Van Jones is an African-American activist with a beautiful truth on his side: “There is nothing so powerful as an idea whose time has come.” The idea in question is the answer to two of our biggest problems: climate change and the failing economy. What Jones and an increasing number of voices in the US propose is to drive eco-nomic recovery through a massive uptake in renewable energy, energy efficiency and other methods of greening the economy, and by doing so to decouple the economy from fossil-fuel dependency. Jobs and industry flourish, energy costs reduce, energy security increases, and not only does the economy recover, but it is built on rock instead of sand. As Jones states, there need be no choice made between looking after the immediate needs of our children, and the longer-term needs of our grandchildren.
In the opening chapter he guns down the “false options”, with the kind of neat expressive ability that Americans have in spades. Nuclear, corn-based ethanol and ‘clean’ coal get the treatment they deserve. He exposes the motivations behind these desperate manoeuvres by the conventional energy industry to convince us to make the same mistakes all over again. Importantly, when setting out what he considers to be the real solutions, and the green jobs they can create, he shows that their varied nature gives us the opportunity to fold into this programme our deeper values of inclusion, diversity and equal opportunity.
Jones defines a ‘green collar job’ as “a family-supporting, career-track job that directly contributes to preserving or enhancing environmental quality”. It is clear that a green job is one which seeks inclusion, pays a decent wage and allows for advancement. This focus is partly due to the desire to make the entry points as wide and accessible as possible, opening the green economy to everyone from the young, the long-term unemployed and ex-offenders to top engineers and scientists. The benefit is to run a green thread throughout society, creating more economic stakeholders in the overall greening of the economy.
Jones is, among other things, founder and president of Green For All, an NGO dedicated to advancing the green collar jobs agenda. What is refreshing about his work is that it does not stop with lecture tours. He works with many groups to promote this strategy, and although his book was written before the US elections, it is clear that Obama will be making his work easier. Obama’s platform included the central issue of greening the economy – following Jones’ logic and prescriptions.
Race is an interesting element of the book. Jones rightly points out that the environmental movement has long been white, middle-class territory. His description of the aftermath of hurricane Katrina is chilling for its racial dimension, as is his retelling of the outcomes of exclusionary policy-making – even the victories had serious downsides for non-white, non-wealthy people and neighbourhoods. The environmental justice movement is most associated with bringing racial issues to light, but is still largely divided from the mainstream environmentalist movement.

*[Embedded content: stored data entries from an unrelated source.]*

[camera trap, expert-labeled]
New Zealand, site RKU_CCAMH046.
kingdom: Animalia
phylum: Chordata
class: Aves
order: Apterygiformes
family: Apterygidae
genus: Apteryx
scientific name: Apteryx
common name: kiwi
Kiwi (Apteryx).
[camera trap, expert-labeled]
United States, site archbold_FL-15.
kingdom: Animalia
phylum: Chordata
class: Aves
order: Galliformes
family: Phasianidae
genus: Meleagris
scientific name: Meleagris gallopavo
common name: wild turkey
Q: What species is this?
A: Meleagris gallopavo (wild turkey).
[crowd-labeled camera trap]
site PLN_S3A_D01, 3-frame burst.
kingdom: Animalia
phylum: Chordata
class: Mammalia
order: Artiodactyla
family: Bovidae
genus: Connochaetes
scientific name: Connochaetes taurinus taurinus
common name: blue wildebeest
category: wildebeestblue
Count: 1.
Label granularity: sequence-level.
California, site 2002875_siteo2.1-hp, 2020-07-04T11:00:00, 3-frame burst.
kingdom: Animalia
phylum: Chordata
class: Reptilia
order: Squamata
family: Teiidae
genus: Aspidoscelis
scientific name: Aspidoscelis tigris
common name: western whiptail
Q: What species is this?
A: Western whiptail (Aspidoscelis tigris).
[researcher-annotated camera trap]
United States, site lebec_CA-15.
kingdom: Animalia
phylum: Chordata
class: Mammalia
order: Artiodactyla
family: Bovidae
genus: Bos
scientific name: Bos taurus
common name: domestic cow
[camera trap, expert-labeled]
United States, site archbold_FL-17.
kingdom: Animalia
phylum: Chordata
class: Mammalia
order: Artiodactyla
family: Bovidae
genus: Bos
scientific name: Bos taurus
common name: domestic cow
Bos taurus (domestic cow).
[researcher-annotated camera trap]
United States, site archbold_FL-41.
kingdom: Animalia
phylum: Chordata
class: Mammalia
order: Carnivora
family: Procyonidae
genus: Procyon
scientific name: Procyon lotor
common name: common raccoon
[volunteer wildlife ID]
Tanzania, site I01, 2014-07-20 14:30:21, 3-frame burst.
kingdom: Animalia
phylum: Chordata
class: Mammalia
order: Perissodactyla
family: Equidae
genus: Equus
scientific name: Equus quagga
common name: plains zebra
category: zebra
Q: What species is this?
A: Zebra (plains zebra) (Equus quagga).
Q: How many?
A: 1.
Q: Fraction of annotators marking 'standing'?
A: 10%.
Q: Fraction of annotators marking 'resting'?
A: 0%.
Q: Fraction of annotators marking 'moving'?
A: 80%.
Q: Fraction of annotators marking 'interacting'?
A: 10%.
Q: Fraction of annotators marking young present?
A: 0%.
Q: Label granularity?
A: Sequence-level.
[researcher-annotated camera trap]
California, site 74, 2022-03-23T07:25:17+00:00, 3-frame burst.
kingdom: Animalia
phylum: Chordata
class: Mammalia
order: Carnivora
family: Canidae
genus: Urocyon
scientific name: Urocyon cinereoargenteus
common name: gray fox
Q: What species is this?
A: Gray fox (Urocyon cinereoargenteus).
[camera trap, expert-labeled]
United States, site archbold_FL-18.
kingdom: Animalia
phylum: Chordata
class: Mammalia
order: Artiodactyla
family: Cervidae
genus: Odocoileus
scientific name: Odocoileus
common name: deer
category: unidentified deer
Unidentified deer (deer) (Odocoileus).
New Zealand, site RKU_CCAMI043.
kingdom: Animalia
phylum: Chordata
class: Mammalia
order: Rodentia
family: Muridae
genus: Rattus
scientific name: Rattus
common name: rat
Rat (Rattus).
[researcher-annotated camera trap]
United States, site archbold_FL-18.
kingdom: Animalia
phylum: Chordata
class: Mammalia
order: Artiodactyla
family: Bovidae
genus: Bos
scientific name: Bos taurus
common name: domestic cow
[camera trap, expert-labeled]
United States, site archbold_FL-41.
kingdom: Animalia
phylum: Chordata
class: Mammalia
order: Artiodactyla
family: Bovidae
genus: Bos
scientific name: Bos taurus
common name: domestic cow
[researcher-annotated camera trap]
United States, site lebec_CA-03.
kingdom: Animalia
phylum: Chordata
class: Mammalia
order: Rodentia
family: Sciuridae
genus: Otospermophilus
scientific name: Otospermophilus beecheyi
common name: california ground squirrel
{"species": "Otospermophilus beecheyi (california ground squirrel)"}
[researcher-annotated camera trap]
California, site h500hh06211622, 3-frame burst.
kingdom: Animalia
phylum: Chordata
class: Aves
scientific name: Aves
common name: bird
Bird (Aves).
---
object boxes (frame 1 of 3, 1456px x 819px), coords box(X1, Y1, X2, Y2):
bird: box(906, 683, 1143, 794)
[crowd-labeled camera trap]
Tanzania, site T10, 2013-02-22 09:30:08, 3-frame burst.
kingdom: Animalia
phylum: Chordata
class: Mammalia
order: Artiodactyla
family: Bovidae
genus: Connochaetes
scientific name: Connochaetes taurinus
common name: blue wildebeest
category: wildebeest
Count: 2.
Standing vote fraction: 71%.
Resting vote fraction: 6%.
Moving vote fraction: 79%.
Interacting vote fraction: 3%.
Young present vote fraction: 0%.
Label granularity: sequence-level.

Jones lays this out as he takes us through the three waves of environmentalism: conservation, regulation and investment. He suggests that the first two did not get us where we need to go, and that by letting the markets loose on green products and services – while keeping conservation and regulation in sight – we can use the third wave to make it in the interests of far more people to redirect money flows towards eco-friendly economic activity. In addition, he sees this wave as the one where we get truly inclusive decision-making processes, which balance the needs and wants of all stakeholders, not just those with traditional access to the table.
Jones now has every chance to see his vision mark itself deeply on not just the American stage, but the global one. Nations are seeing that our multitude of common but differentiated woes, brought about by unsustainable thinking and doing, can all be addressed by the same approach. Jones believes we have every chance of turning things around, and applying these humbling lessons to our future choices.
Miguel Mendonça is research manager for the World Future Council and author of Feed-in Tariffs.